-- begin Document extract --

As Methodists lurch into the future, the only thing for certain is that we’re going in very different directions. This, of course, has always been the case. Methodists seldom agree on anything. However, with lots of money and what’s left of a “brand identity” at stake, I can only hope we don’t go our usual route: choosing the path that fritters away the most resources and is most embarrassing for our reputation as followers of Jesus.

That being said, the news would have you think we’re already doomed. Sensational headlines decry “hundreds of congregations leaving United Methodism!” While that’s true, it’s good to remember that there are tens of thousands of congregations across the denomination. And depending on where you live, you’re likely to have a very different impression of the split. The vast majority of “disaffiliating” churches are the descendants of churches that, in the 1840s, formed the Methodist Episcopal Church South to defend the Biblically-ordained virtue of slavery. So, if you live in the former Confederacy, you’re more likely to have the impression that “every” Methodist church is leaving the UMC.

-- end Document extract --
-- begin Data shown --

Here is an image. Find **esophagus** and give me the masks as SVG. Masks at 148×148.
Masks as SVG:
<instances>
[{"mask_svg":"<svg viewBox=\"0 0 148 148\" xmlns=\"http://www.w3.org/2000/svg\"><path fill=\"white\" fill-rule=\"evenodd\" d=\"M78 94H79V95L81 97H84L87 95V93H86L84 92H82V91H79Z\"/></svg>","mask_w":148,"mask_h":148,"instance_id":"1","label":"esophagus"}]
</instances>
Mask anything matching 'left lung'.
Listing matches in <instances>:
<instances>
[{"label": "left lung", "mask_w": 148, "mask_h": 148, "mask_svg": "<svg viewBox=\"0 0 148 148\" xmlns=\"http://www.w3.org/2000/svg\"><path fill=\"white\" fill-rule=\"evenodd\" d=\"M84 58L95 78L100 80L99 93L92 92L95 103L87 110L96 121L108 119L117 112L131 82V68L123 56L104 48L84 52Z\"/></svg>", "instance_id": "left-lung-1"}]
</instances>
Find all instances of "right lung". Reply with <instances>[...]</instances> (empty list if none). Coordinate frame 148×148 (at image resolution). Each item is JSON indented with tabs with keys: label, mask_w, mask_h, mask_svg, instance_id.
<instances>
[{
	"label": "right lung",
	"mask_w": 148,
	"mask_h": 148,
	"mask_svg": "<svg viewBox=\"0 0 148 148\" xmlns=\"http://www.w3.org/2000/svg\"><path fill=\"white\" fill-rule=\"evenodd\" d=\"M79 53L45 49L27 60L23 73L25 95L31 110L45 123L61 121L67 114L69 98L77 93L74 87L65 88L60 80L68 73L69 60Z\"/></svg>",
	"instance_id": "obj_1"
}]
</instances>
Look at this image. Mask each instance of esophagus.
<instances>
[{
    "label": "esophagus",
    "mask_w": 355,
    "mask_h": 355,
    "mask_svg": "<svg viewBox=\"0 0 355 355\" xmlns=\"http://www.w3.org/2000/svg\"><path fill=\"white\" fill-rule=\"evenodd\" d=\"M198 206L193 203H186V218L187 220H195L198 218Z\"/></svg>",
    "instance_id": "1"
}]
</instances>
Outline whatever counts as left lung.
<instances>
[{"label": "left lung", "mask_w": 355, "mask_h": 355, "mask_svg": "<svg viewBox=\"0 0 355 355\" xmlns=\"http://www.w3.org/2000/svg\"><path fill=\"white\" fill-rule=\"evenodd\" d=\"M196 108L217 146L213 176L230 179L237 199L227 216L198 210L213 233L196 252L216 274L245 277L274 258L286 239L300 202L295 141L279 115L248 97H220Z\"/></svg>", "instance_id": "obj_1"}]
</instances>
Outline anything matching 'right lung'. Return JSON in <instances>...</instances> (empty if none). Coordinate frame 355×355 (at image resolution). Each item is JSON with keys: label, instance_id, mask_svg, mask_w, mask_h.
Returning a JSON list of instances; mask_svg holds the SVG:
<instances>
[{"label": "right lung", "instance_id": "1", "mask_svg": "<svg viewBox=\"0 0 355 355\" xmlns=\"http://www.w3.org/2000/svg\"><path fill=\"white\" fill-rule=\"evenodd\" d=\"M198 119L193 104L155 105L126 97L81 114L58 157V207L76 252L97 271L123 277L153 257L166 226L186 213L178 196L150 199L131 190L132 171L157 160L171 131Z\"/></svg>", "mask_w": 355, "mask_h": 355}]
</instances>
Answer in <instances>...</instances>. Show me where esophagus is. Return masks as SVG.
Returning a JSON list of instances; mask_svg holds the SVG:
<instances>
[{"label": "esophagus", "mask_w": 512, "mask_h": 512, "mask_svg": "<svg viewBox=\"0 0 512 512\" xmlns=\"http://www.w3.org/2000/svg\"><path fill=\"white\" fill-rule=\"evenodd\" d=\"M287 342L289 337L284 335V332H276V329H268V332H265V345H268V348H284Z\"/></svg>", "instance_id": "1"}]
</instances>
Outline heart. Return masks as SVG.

-- end Data shown --

▸ **Written problem 1**:
Decide whether each statement below agrees with the passage on the Methodist split, answering yes or no and quoting the words of the passage that settle it. (a) The writer says Methodists seldom agree on anything. (b) The writer says the denomination has only a few thousand congregations. (c) The writer says most disaffiliating churches descend from churches that formed the Methodist Episcopal Church South.
▸ **Written problem 2**:
Please summarize the passage on the Methodist split in two sentences.
▸ **Written problem 3**:
Extend the passage on the Methodist split from its last sentence.

▸ **Task result 1**:
(a) Yes: "Methodists seldom agree on anything."
(b) No: "there are tens of thousands of congregations across the denomination."
(c) Yes: "The vast majority of “disaffiliating” churches are the descendants of churches that, in the 1840s, formed the Methodist Episcopal Church South to defend the Biblically-ordained virtue of slavery."

▸ **Task result 2**:
Methodists are heading in very different directions, and with money and a brand identity at stake, the writer hopes they avoid the most wasteful and embarrassing path. Headlines about hundreds of congregations leaving are true, but the denomination has tens of thousands of congregations, and because most departing churches descend from the 1840s Methodist Episcopal Church South, people in the former Confederacy are more likely to think every Methodist church is leaving.

▸ **Task result 3**:
On the other hand, out West, the California Pacific and Desert Southwest Conferences have zero disaffiliations — none! (As of right now.) And while there are many factors accounting for this situation, a lot of it has to do with the fact that for years, the Western Jurisdiction has been vocal about its commitment to creating a culture of inclusivity, be it of women, racial minorities, or of LGBTQIA folks.

Then, in the larger scheme of things, it looks like there will be far fewer churches leaving the United Methodist denomination than first predicted. Current estimates suggest that only around 20% of churches plan on disaffiliating. Many of them will be joining the newly formed Global Methodist Church, a denomination with the dubious distinction (like the Methodist Episcopal Church South before it) of having been formed to institutionalize discrimination (y’know, just like Jesus!).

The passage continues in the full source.